## ЧТО СДЕЛАТЬ
Прочитайте приведенный ниже отрывок об очередях и назовите всех, кто, по его словам, стоял в очередях за деньгами в коридорах издательств.

## ВЫБРАННЫЙ ОТРЫВОК
%%

Очередь, канувшая в Лету

Мне приходилось стоять в разных очередях. За хлебом, когда тяжелая буханка стоила всего четырнадцать копеек...

Мне приходилось стоять в разных очередях. За хлебом, когда тяжелая буханка стоила всего четырнадцать копеек, а случалось, что продавали только по две в одни руки и все в очереди боялись, что тот, еще теплый, хлеб закончится... За разливным молоком. Его привозили в магазин в серых и помятых алюминиевых флягах, вокруг прилавка толпились женщины и дети с разноцветными бидончиками. Галдели, теснились, расплескивая молоко... Стоял в тихих очередях за таблетками в аптеке. Толкался в чисто мужских очередях за вином, водкой и сигаретами. За билетами на автобус, самолет, поезд, в кино, за книгами...


Но самые странные, другое слово не могу придумать, — это очереди за деньгами, за зарплатой, за гонорарами, а иногда за тем и другим вместе. Сегодня хорошо и просто: подошел к банкомату, вставил пластиковую карточку, нажал кнопки, ввел четыре тайные цифры и получил требуемую сумму. Если у одного банкомата очередь, то можно пойти ко второму, третьему, пятому. Можно через час, через день или два. А можно и не толпиться, не толкаться и не ждать. Ведь почти в любом магазине или кафе примут карточку и рассчитают, принесут чашку кофе...


Есть что–то странное в сочетании вроде бы привычных слов — «очередь за деньгами». Есть некая неправильность, когда одно слово будто исключает и унижает другое...


Раньше было так: если ты не пришел получать гонорар, то его пересылают почтовым переводом. Через неделю или еще позже. Но творцы — люди скуповатые и нетерпеливые. Поэтому очереди за деньгами бывали длинными и долгими. Обычно их начинали выдавать во второй половине дня. В коридорах издательств к тому времени становилось тесно и темно от желающих получить вознаграждение за труд. Говорили в тех очередях негромко, преимущественно по–белорусски. А как по–иному, ведь стояли в них писатели и поэты, литературные критики и журналисты, художники и фотографы.

%%

## ИСХОДНЫЕ ДАННЫЕ
%%

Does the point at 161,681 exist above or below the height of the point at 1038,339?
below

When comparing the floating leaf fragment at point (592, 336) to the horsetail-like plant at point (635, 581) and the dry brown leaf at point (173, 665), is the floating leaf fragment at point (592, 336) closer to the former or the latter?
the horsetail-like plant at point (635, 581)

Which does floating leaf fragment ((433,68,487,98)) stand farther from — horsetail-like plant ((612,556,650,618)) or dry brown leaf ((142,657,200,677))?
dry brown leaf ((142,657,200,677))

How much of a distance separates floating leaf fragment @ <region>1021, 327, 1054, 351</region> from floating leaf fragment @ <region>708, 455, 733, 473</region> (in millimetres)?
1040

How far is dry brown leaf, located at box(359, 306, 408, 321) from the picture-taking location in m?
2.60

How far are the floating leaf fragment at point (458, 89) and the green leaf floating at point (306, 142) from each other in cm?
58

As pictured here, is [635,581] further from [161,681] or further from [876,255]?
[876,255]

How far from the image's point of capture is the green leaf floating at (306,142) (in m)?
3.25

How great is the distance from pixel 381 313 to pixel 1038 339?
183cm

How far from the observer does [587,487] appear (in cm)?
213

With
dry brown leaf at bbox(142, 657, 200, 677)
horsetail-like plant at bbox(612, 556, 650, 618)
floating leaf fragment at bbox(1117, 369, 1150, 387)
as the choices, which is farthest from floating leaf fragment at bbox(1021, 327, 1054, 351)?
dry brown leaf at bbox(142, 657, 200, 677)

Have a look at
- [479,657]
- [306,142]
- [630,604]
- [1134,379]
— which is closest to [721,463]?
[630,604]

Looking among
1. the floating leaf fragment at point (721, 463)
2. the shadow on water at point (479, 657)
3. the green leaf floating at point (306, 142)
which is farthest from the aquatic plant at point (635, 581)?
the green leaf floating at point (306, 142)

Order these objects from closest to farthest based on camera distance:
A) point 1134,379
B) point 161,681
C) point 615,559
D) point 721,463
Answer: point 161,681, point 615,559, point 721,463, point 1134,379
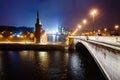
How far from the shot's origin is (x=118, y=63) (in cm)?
2039

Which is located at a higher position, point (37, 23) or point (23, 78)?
point (37, 23)

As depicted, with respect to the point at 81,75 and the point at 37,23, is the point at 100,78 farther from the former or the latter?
the point at 37,23

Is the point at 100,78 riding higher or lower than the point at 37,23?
lower

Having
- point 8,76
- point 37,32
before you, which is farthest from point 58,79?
point 37,32

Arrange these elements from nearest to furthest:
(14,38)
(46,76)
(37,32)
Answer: (46,76)
(37,32)
(14,38)

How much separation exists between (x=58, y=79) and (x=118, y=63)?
16730 millimetres

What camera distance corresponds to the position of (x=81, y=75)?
39.1 m

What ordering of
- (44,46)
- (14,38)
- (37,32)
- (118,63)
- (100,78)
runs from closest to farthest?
1. (118,63)
2. (100,78)
3. (44,46)
4. (37,32)
5. (14,38)

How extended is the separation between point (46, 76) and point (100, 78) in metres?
9.93

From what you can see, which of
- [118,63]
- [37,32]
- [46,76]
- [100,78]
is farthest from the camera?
[37,32]

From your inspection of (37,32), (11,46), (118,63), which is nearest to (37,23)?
(37,32)

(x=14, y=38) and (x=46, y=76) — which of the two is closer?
(x=46, y=76)

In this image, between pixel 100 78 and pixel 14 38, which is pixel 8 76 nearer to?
pixel 100 78

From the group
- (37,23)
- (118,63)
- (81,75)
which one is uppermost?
(37,23)
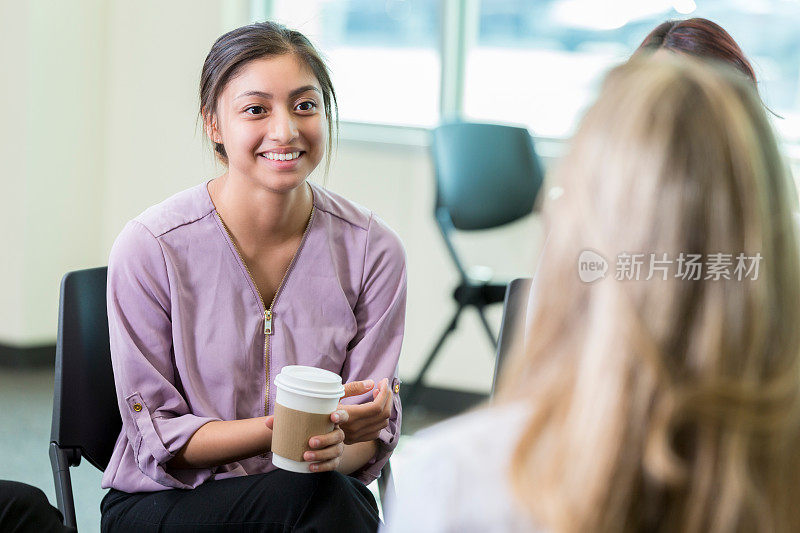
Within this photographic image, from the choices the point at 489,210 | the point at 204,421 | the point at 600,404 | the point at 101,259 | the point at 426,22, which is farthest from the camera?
the point at 101,259

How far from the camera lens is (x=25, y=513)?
150cm

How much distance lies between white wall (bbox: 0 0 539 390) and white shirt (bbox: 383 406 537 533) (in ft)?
9.58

%%

## ГОТОВЫЙ ОТВЕТ
Писатели, поэты, литературные критики, журналисты, художники и фотографы.